Work to do:
Print the rows below without any change, starting with the line that contains "Measuring from the" and ending after the line that contains "the point at 122,281 <". Print nothing before or after that span.

** Begin Records supplied **

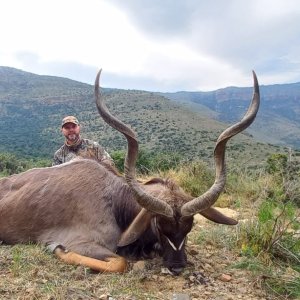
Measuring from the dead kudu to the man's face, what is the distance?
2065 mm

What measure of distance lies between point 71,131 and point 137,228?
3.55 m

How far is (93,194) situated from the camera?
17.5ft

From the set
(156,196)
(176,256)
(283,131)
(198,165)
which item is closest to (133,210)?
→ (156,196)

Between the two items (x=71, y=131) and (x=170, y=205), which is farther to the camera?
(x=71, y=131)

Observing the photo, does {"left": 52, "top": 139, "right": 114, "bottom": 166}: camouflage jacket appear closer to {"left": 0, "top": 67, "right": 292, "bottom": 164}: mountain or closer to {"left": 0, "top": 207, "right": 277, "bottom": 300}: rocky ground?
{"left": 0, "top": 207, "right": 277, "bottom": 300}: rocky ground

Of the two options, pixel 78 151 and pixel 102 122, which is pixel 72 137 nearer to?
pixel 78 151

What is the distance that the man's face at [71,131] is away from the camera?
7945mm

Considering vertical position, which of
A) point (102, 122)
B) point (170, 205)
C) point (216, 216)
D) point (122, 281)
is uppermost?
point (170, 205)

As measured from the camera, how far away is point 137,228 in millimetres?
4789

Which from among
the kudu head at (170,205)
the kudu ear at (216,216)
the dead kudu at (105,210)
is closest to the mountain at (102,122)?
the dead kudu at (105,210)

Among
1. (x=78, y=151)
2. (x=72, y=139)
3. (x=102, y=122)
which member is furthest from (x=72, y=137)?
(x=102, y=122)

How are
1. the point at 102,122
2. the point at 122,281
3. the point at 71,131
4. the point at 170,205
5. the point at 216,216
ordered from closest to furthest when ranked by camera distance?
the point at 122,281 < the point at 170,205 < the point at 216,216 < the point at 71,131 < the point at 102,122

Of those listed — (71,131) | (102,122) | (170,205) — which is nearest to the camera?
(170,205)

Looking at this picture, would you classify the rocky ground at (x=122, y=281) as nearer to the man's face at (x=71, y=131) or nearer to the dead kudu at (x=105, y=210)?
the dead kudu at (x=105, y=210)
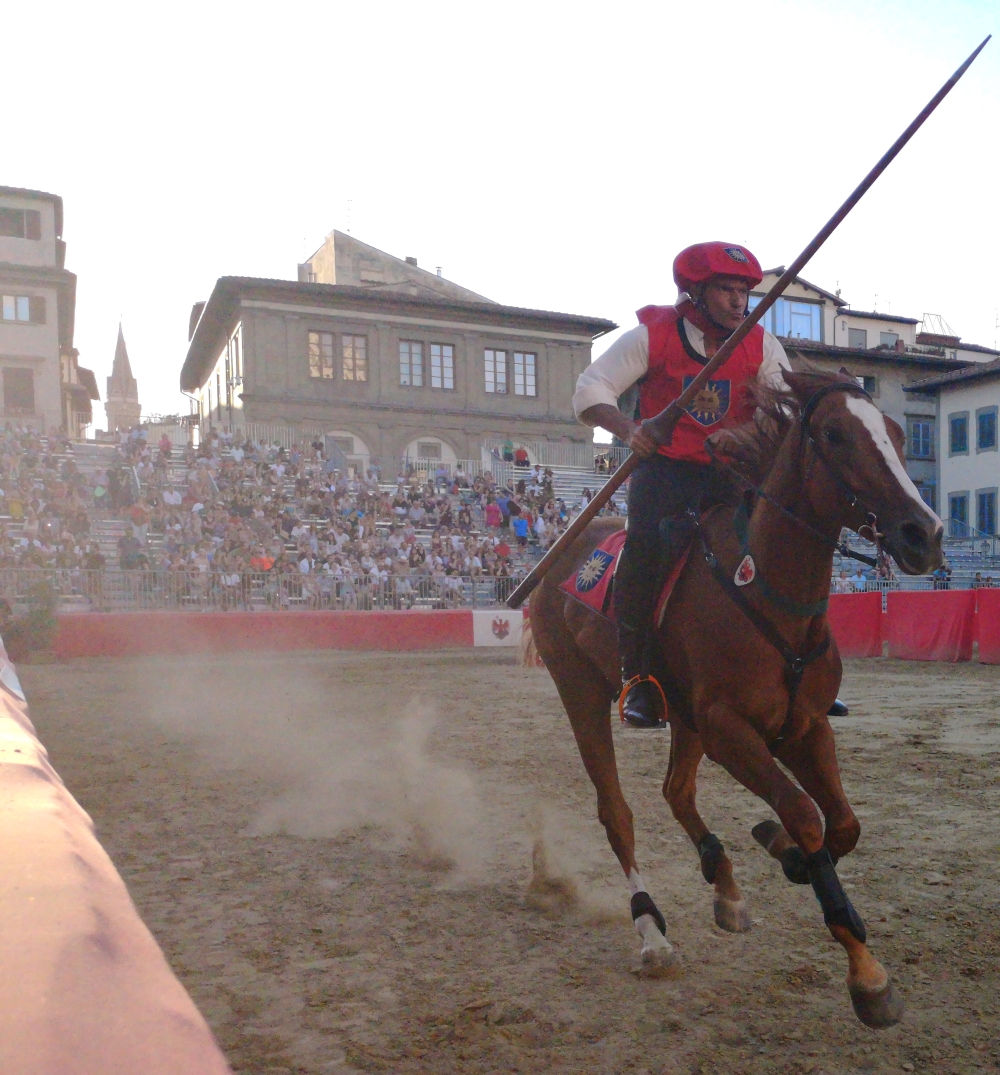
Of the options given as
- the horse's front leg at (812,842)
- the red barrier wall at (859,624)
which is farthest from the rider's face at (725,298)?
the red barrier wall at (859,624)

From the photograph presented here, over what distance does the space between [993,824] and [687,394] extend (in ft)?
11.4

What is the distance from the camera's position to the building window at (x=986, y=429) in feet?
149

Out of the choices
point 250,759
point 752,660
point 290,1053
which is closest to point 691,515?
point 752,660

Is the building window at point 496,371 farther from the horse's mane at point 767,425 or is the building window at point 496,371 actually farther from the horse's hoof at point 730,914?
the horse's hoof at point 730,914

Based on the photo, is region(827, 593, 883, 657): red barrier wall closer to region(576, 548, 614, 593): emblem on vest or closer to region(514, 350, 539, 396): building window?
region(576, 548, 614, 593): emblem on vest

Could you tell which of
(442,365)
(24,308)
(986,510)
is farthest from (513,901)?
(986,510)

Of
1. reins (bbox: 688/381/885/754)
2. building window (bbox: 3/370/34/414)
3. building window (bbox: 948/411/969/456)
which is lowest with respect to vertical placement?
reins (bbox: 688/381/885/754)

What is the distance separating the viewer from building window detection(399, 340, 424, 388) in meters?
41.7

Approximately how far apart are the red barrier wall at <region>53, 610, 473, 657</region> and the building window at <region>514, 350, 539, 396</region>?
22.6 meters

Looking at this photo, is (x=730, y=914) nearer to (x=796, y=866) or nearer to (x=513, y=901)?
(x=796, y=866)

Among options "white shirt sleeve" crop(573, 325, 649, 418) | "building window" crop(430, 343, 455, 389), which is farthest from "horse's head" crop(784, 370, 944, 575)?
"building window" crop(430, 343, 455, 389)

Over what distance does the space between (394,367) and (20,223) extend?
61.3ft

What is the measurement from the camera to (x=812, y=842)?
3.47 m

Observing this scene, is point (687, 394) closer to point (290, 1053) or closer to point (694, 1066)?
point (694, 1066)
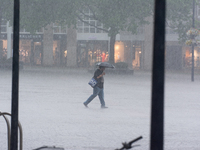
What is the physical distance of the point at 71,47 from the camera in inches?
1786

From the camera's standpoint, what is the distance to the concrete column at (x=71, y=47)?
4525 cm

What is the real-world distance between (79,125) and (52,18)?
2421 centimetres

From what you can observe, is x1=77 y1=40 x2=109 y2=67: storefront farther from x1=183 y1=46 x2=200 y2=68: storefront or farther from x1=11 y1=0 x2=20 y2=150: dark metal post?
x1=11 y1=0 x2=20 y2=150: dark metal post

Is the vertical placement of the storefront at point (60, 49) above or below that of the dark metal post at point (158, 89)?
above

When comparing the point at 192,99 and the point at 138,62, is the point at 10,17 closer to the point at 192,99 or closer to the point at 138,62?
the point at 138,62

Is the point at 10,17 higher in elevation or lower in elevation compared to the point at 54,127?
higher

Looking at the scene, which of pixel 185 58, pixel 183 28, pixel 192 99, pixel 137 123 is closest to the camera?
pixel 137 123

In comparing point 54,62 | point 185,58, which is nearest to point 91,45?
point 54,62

** End Records supplied **
** Begin Records supplied **

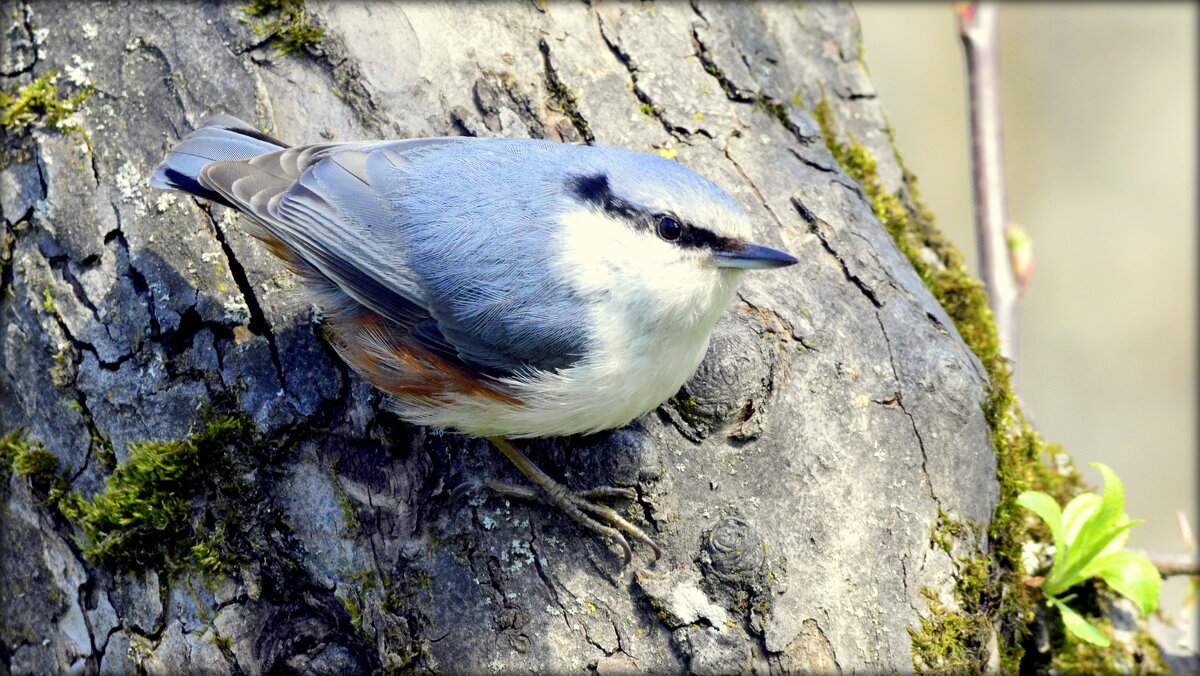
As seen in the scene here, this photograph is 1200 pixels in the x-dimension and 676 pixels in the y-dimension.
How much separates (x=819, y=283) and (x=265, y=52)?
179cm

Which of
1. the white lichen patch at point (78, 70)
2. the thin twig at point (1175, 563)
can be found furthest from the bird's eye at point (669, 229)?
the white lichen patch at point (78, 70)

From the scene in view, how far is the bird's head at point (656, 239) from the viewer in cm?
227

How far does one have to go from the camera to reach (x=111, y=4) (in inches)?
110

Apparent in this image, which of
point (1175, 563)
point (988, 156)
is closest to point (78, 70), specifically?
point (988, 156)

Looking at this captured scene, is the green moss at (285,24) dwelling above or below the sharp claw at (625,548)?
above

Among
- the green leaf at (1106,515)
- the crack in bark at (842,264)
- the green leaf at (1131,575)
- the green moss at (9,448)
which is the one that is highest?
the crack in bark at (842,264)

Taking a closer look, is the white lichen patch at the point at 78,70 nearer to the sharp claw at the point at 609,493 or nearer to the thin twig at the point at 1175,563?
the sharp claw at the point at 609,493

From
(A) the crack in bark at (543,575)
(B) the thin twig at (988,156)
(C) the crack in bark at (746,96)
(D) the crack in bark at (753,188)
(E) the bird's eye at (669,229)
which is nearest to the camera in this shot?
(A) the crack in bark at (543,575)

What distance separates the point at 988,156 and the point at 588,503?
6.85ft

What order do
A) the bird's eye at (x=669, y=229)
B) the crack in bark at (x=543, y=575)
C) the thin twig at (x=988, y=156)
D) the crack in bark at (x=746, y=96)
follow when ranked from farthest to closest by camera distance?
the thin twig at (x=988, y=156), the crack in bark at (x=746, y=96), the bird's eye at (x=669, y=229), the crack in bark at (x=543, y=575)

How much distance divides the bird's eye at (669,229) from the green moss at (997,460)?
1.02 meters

** End Records supplied **

Full response:
Measuring from the dead kudu to the man's face, what is the distance?
2065 mm

What measure of distance lies between point 71,131 and point 137,228?
3.55 m

How far is (93,194) situated from the camera?
17.5ft

From the set
(156,196)
(176,256)
(283,131)
(198,165)
which item is closest to (133,210)?
→ (156,196)

Between the two items (x=71, y=131) and (x=170, y=205), which is farther to the camera?
(x=71, y=131)

Observing the photo, does {"left": 52, "top": 139, "right": 114, "bottom": 166}: camouflage jacket appear closer to {"left": 0, "top": 67, "right": 292, "bottom": 164}: mountain or closer to {"left": 0, "top": 207, "right": 277, "bottom": 300}: rocky ground?
{"left": 0, "top": 207, "right": 277, "bottom": 300}: rocky ground

Of the two options, pixel 78 151 and pixel 102 122, which is pixel 72 137 nearer to?
pixel 78 151

What is the distance that the man's face at [71,131] is away from the camera?
7945mm

Considering vertical position, which of
A) point (102, 122)
B) point (170, 205)
C) point (216, 216)
D) point (122, 281)
is uppermost?
point (170, 205)

As measured from the camera, how far away is point 137,228 in millimetres?
4789

Which from among
the kudu head at (170,205)
the kudu ear at (216,216)
the dead kudu at (105,210)
is closest to the mountain at (102,122)?
the dead kudu at (105,210)

Among
1. (x=78, y=151)
2. (x=72, y=139)
3. (x=102, y=122)
which member is furthest from (x=72, y=137)?
(x=102, y=122)

How are
1. the point at 102,122
2. the point at 122,281
3. the point at 71,131
4. the point at 170,205
5. the point at 216,216
ordered from closest to furthest when ranked by camera distance?
the point at 122,281 < the point at 170,205 < the point at 216,216 < the point at 71,131 < the point at 102,122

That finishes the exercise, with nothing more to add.